One response to these questions comes in the form of the Rights of Rivers movement, highlighted at the Congress. The movement states that all rivers should be regarded as living entities that possess legal standing in a court of law. This means that ‘fundamental rights’ of rivers – such as free flows, protection from pollution, biodiversity habitat and ecological functioning – are given strong legal protections.

A Rights of Rivers session at the Congress marked the one year anniversary of the launch of the Universal Declaration of the Rights of Rivers, which sets out the basic rights to which rivers should be entitled. This outlook contrasts with established environmental legal frameworks, which recognise ‘nature’ as human property to be managed. Instead, the Rights of Rivers movement states that rivers and their watersheds are living entities with inherent rights to be conserved and restored.

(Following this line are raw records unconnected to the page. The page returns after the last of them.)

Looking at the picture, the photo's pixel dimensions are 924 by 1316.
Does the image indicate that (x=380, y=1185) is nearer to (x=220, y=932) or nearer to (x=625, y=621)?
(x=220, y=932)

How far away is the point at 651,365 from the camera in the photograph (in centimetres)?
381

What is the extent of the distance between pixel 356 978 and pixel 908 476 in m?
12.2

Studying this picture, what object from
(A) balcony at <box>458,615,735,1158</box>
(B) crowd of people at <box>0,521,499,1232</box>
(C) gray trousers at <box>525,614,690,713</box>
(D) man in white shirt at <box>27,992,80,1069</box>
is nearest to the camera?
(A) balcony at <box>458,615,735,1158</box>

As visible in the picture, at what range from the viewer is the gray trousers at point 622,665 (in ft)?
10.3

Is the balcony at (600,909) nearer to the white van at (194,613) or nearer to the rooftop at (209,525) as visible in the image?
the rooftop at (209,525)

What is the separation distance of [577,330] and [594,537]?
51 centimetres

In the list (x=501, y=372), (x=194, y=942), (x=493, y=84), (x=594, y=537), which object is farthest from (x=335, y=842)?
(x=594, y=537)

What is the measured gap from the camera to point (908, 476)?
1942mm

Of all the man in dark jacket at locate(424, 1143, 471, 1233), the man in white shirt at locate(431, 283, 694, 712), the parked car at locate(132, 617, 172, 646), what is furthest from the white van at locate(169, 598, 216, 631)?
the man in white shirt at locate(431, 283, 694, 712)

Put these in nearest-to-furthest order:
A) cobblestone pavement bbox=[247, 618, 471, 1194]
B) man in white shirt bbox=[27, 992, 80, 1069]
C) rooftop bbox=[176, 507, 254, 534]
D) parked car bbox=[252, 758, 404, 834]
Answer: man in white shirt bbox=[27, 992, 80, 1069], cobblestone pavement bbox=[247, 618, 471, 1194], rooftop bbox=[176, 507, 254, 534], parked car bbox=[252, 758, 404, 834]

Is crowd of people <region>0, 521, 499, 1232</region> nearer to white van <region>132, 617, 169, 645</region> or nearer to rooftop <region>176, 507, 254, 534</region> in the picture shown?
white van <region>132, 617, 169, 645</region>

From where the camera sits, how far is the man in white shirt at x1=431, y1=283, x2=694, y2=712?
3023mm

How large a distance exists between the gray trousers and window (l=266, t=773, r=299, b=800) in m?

“It is obvious that effective river management works best at the basin scale, and ‘river rights’, as described in the Declaration, is a very important way of achieving this and ensuring protection of ecosystem integrity,” says Angela Andrade, Chair of IUCN’s Commission on Ecosystem Management.

Five years ago we covered the landmark ‘legal personhood’ designation of the Whanganui River in New Zealand. The legislation gives the right for the indigenous Whanganui tribe to speak for the river in the country’s courts, and to file lawsuits on its behalf when environmental protections are not upheld. This approach can be seen as a type of co-management, through which the rights of the river, and its health and diversity, are upheld through decision-making involving local Maori tribes.

Passed in 2017 by the New Zealand parliament, the legislation named the Whanganui as the first river in the world to be recognised as an indivisible and living being. In essence, this outlook shifts the management frame from seeing freshwaters as a resource to be exploited towards understanding them as living entities which should be sustainably guided towards ecologically healthy futures, for both humans and non-humans alike.

Communities on the banks of the Atrato River, Colombia, which was awarded legal rights in 2017. Image: Agencia Prensa Rural | Flickr Creative Commons

“Western law and culture often treat rivers as a human resource instead of recognising the reality that they are living systems,” says Jessica Sweidan, Co-founder and Trustee of Synchronicity Earth and IUCN Patron of Nature. “An important step towards correcting this falsehood is for rivers and other natural entities to be recognised in law as legal entities with intrinsic rights.” 

“The playbook for protecting rivers and watersheds must evolve beyond the traditional environmental law approaches we’ve been using since the 1960s, as such laws are helpful but grossly inadequate,” says Grant Wilson, Executive Director of Earth Law Center. “The Declaration is a useful legislative starting point for those wishing to promote new, Earth-centred legal protections for fresh waters.”

Since the Whanganui legislation was passed, a number of other global rivers have been granted similar declarations of rights. In 2017, broadly similar legislation was passed for the Atrato River in Colombia and the Ganga and Yamuna Rivers in India. In the last year alone, examples include Boulder Creek and the Boulder Creek Watershed ( USA), the Magpie River (Canada), waterways in Orange County, Florida (USA), the Alpayacu River (Ecuador), and the Paraná River and Wetlands (Rosario, Argentina).

The Universal Declaration of the Rights of Rivers has been gaining global support since its release last year. Last week, 16 IUCN members co-sponsored a motion calling on the IUCN to endorse the Declaration, although it did not pass. However, advocates for the Rights of Rivers approach suggest that the Declaration offers a powerful and customisable legal model for global governments to strengthen their freshwater conservation and restoration policies.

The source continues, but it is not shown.